Wherever a line in the material contains the word "scientific", copy that line.
***** TASK MATERIAL *****
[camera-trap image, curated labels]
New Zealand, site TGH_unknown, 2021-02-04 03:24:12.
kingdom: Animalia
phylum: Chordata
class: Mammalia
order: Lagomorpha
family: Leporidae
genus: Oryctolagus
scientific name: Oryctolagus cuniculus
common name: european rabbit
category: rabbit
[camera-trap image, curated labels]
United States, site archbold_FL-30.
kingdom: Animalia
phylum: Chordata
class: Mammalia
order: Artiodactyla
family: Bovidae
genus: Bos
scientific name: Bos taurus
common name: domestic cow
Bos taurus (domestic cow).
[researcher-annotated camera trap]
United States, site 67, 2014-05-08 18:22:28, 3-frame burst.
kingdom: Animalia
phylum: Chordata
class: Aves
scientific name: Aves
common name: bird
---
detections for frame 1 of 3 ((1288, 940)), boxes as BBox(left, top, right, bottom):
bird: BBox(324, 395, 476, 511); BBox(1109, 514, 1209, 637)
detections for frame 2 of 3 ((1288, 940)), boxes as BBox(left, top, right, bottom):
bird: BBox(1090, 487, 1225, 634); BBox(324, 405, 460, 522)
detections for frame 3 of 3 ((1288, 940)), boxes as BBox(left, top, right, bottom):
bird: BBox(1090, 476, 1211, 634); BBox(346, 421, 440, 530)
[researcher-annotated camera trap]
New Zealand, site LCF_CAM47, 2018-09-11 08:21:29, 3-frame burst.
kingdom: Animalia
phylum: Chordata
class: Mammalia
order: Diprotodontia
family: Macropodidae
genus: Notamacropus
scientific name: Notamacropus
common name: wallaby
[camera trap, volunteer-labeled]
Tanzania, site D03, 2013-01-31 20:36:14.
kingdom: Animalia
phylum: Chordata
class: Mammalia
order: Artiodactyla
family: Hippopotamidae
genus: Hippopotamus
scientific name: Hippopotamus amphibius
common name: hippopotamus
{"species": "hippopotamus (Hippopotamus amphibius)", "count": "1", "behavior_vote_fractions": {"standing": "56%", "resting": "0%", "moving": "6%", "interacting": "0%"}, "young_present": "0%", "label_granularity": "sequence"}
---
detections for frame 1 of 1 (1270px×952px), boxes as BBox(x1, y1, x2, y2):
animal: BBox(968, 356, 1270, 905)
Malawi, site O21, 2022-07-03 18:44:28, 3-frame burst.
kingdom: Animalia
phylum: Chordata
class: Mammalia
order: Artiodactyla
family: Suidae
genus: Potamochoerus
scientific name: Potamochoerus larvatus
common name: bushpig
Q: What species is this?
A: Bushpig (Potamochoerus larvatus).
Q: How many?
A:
*****
§ SOLUTION TO THIS TASK
scientific name: Oryctolagus cuniculus
scientific name: Bos taurus
scientific name: Aves
scientific name: Notamacropus
scientific name: Hippopotamus amphibius
scientific name: Potamochoerus larvatus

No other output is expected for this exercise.